What filesystem is this test run on?
What comes to mind is atime. If your filesystem is mounted with atime option or missing no/relatime mount option you will get a write for every read.
(atime means recording last access time for files)
It might be helpful if you post the output of
and specify on which device you did the tests.
write-back policy do have effects on red performances when using tests like iozone because those benchmark tools measure read performance by reading data they have written previously. hence when iozone starts read tests, some data still lies in the cache hence making the read throughput a lot higher. this is regardless of the size of files as the raid adapter has no knowledge of files, or even filesystems. All it knows are IOs and blocks. keep in mind iozonr I'd an fs benchmark tool and thug totally abstracts hardware. maybe using -J/-Y you could mitigate effects of write back policy and get an idea of your read performance... or use a true HDD bench tool (hdparm?)
The most obvious reason is because the reads are coming from the cache, rather than the disk itself. Remember that with WriteBack, the written data is held in the cache, until the RAID controller gets a chance/decides to write it to the disk. However it makes sense that if the same data is read (or anything that it still holds in it cache) then it uses the cache to retrieve the data, rather than indulge in relatively expensive disk reads.
It is likely that as the file is being written it is also being written as on continuous block on the disk.
One thing the previous solutions don't take into account is the difference between how write-back and write-through commands are handled on the controller.
Write-Back means when the controller receives a command, it immediately tells the OS handler that it was "ok", and to give the next one. Write-Though waits for each individual command to report a success before processing the next query.
As a result commands are queued faster. Then the Read-Ahead setting of the Array will start populating the cache with a continuous stream of data.

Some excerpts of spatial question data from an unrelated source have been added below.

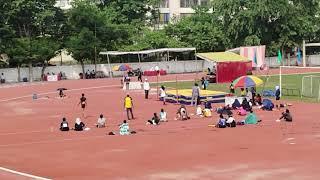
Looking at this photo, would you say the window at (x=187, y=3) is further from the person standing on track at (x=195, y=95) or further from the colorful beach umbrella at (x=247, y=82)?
the colorful beach umbrella at (x=247, y=82)

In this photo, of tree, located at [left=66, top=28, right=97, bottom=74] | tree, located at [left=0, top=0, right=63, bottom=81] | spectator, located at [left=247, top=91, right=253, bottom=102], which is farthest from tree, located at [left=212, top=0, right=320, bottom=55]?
spectator, located at [left=247, top=91, right=253, bottom=102]

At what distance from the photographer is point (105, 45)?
244ft

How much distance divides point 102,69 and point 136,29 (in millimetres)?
10290

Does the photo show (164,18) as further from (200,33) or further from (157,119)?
(157,119)

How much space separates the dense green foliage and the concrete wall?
45.7 inches

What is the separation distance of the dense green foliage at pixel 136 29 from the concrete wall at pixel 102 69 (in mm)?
1160

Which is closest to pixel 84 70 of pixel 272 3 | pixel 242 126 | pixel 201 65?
pixel 201 65

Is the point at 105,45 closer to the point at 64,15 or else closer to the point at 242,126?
the point at 64,15

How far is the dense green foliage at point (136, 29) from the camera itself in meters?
69.7

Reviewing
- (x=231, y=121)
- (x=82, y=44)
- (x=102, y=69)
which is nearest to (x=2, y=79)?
(x=82, y=44)

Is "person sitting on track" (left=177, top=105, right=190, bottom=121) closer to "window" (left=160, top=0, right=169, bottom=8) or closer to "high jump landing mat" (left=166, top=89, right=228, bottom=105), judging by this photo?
"high jump landing mat" (left=166, top=89, right=228, bottom=105)

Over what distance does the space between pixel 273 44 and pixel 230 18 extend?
6.87 metres

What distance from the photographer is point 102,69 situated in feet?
242

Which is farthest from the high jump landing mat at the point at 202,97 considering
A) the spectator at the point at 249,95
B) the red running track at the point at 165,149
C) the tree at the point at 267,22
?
the tree at the point at 267,22
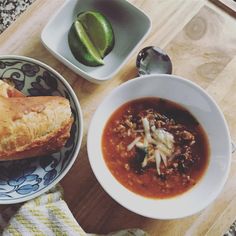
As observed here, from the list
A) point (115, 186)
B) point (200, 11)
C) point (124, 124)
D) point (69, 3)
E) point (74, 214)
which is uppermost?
point (200, 11)

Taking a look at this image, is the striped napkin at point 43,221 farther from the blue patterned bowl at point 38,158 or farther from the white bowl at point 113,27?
the white bowl at point 113,27

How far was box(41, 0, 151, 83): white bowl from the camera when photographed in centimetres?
176

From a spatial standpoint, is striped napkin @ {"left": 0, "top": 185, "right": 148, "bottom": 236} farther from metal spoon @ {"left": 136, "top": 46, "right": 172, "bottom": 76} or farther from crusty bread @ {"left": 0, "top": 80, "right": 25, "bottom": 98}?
metal spoon @ {"left": 136, "top": 46, "right": 172, "bottom": 76}

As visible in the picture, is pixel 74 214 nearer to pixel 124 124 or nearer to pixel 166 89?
pixel 124 124

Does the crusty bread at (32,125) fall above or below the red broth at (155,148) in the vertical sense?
below

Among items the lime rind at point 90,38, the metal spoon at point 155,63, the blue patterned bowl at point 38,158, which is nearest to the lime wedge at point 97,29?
the lime rind at point 90,38

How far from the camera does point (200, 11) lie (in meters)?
1.86

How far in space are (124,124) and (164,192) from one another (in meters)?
0.23

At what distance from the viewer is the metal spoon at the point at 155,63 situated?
1749 mm

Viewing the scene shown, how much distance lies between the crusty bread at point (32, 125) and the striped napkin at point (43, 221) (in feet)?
0.49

You can see that Read-Ahead with the faster command queuing is helping quite a bit, if you look at the very small percentage differences between the Random Write and Random Read events which mostly remove the Read-Ahead boost especially at the smaller chunk sizes.
Another thing that can affect the performance is the slice size and block size for how many different heads are involved in each read or write operation.